一人の子が転びそうになったが、マットの上でお尻をついて笑っている。
「ああいうの見ると…」
ハルがふっと言う。
「家の床も考えた方がいいなって思う」
「そうそう」
ふみが続ける
「お風呂上がりも意外と危ない」
「だから」
あさひが机の上に画像を映した。
浴槽滑り止めマット。
「浴槽の中だけじゃなくて、出入りの時も安心」
「あと」
ヨルが続ける。
「床は珪藻土バスマット」
「すぐ乾くから、大人も子どもも足元がベチャベチャになりにくい」
話題は少し変わる。
「お風呂上がりに鼻水を取るのが楽って聞くんですけど」
アキの質問にハルが笑みを浮かべて。
「鼻水は取りやすいかな」
みきも頷いた。
「保育園では、お風呂上がりじゃないけど、鼻水との付き合いは長い」
ゆきが続ける。
「冬は特に常に吹いてる感じですよね」
「保育園でもこういうのが使えればいいのにね」
ふみが動画を見せる。
「これは手動だから、電動音がないから寝ている時でも、そっとできるんだよ」
「でも」
ふみが笑い。
「風邪引いた時は電動買った」
画面には、
ベビースマイル メルシーポット。
「本当に助かった」
ハルも頷く。
「寝苦しそうな顔を見る方がつらかったからね」
「保育園でも」
みきが笑いながら言う。
「鼻が詰まってるだけで、ご飯食べづらかったり、眠れなかったりする子もいる。だから鼻のケアって、思ってる以上に大事。

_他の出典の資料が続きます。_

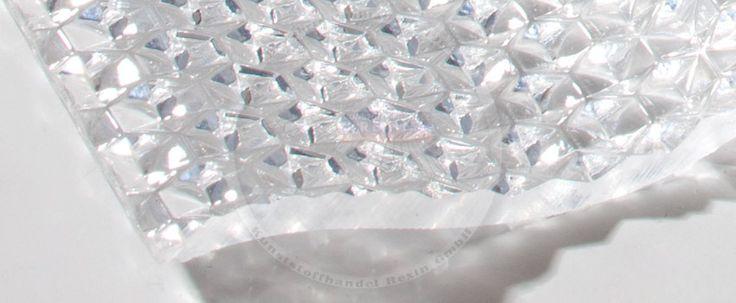 Wellplatten mit Wabenstruktur - diese robusten, optisch eleganten Polycarbonatplatten eignen sich bestens für das Terrassendach oder den Carport. Hier finden Sie weitere Infos: https://blog.rexin-shop.de/2016/02/polycarbonat-wellplatten-7618-wabe/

保育園では衛生上、ティッシュで拭くしかできないんだけどね」
なつはうんうん頷き話を聞いている。
「そういえば」
あさひが話題を変える。
「スキンケアって何使ってた?」
ふみさんが即答する。
「アロベイビーのボディソープもクリームも?」
「うん」
「乾燥しやすい時期、本当に助かった」
あさひが頷く。
「あ」
なつが思い出したように言う。
「ベビー用綿棒って必要ですか?」
「必要」
今度は全員が即答した。
「耳だけじゃなくて」
みきが笑う。
「鼻やおへそのケア」
「用途いろいろあるんだ」
アキが驚く。
最後に、ハルが笑いながら言った。
「あと、一つだけ」
「何?」
「ベビーバスチェア」
ふみが大きく頷く。
「腰が座ってから、お風呂が一気にラクになったね」
「両手が使えるって、こんなに違うんだって思った」
いつの間にかテーブルの上のコーヒーは空になっていた。
隣のプレイルームでは遊び疲れた子どもたちが絵本を読んでもらっている。
その穏やかな時間を見つめながら、なつが小さく笑った。
「今日聞いたのって、全部"毎日使うもの"でしたね」
ヨルが頷く。
「そう」
「子育てって、特別な一日より毎日の積み重ねだから」
あさひも笑う。
「だから毎日使うものこそ、"ラクになるもの"を選ぶ価値がある」
窓から差し込む午後の光が、ゆっくりと会議室を包んでいた。